Chemical peels produce effective results for several conditions, including skin discoloration, acne, acne scarring, and skin textural changes. Chemical peels can contain strong acids and, in the hands of inexperienced users, can cause unwanted side effects such as darkening or bleaching of the skin. Dr. Lina Naga and Dr. Terrence Keaney of SkinDC in Washington DC, are trained cosmetic dermatologists. They know which peel to use for each condition, and perhaps more importantly, how to use each peel safely. Call SkinDC today to arrange your peel.
Peels can produce good-to-excellent results, depending on the level of acne damage and the strength of the peel. Peels come in 3 “strengths.” Superficial peels penetrate the surface layer of the skin, but not much further. These are useful for active acne, since they have anti-inflammatory characteristics and temporarily reduce oil production in the skin. They are also beneficial for conditions characterized by skin discoloration, such as melasma or postinflammatory hyperpigmentation. Moderate peels treat both active acne and light scarring. These types of peels penetrate deeper into the skin and stimulate the production of collagen and other proteins that support outer skin layers. This causes a rejuvenating action that reduces the appearance of mild-to-moderate acne scarring. Deep chemical peels are primarily for acne scar treatment. These are the most aggressive chemicals and work by breaking down skin proteins and stimulating the production of new tissue. However, these peels completely remove the top layer of the skin and extend into the deeper layers of the skin. The effects of the peel can be extreme, including bleeding, crusting, swelling, and long-term redness. These are also problematic for people with darker skin, as both hyper and hypopigmentation may occur, darkening or lightening skin in the treated area. At SkinDC, we utilize deep chemical peels for pinpoint destruction of deep ‘ice-pick; acne scars.
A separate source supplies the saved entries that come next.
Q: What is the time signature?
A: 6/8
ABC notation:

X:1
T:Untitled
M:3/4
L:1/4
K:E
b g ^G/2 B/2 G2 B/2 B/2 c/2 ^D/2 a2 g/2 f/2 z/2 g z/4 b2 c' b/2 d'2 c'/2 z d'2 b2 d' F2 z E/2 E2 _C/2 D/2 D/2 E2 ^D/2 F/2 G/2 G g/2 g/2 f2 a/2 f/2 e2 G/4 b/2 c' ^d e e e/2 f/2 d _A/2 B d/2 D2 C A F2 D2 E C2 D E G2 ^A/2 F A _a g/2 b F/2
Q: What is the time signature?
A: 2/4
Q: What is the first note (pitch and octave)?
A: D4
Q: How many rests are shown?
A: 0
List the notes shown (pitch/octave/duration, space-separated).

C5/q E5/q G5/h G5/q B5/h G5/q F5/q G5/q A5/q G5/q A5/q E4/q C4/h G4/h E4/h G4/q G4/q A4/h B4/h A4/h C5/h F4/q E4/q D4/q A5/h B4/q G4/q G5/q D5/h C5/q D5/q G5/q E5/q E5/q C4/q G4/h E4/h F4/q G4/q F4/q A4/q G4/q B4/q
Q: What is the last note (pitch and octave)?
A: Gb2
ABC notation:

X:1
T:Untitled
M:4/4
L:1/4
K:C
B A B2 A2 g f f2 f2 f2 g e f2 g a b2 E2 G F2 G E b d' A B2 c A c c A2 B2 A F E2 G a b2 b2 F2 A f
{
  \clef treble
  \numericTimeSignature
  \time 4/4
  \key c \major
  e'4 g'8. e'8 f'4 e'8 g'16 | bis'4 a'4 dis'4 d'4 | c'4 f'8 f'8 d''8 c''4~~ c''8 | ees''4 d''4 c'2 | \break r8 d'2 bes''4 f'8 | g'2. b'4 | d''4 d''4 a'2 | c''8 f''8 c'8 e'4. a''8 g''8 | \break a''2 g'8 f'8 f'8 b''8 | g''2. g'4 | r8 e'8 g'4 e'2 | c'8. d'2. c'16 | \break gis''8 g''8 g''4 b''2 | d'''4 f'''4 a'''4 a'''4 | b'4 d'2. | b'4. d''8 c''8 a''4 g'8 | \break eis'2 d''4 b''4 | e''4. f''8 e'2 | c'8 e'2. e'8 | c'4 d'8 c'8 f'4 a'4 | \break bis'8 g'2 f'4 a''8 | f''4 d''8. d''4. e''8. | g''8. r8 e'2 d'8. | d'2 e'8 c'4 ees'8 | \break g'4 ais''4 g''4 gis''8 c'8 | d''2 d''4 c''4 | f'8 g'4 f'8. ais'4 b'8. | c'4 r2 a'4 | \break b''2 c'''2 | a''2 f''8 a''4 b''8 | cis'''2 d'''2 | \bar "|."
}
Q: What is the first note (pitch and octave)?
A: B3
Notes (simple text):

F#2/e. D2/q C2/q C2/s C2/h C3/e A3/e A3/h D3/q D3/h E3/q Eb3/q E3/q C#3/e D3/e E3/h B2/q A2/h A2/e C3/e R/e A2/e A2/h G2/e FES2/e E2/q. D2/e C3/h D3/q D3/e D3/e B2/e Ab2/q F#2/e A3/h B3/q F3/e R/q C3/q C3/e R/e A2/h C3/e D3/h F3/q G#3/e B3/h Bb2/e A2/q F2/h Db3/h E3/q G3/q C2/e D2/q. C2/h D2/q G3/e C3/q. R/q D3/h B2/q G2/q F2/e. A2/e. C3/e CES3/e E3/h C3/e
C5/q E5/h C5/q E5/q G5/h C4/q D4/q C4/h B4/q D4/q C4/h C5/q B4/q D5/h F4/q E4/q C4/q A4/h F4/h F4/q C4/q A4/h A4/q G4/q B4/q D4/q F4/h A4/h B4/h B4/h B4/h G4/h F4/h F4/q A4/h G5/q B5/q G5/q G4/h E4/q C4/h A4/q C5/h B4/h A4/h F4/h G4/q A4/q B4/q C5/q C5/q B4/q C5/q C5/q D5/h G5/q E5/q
Melasma — brown discoloration that commonly occurs on the forehead, cheeks, mouth, and jaw — usually results from a combination of sun exposure and hormones. Hormones trigger the growth of melanocytes, the cells that darken skin, while sunlight triggers melanin, the pigment that darkens those cells. Chemical peels reduce the effects of melasma by stimulating the turnover of skin cells, taking this excess of melanin with them. Usually, the superficial peels are used for melasma treatment.
Post-inflammatory hyperpigmentation, or PIH, results from an injury or inflammatory response. This appears as brown spots if the PIH stimulates melanin in the epidermis, and as blue or gray if melanin is stimulated in the lower layers. As with melasma, chemical peels stimulate new tissue growth and cell turnover. The underlying cause of the PIH should be corrected prior to the treatment of the PIH. Chemical peels may have moderate-to-severe effects. Though they may still be the right treatment in some cases, they are often used in conjunction with other treatments or replaced with newer techniques creating less down time for the patient.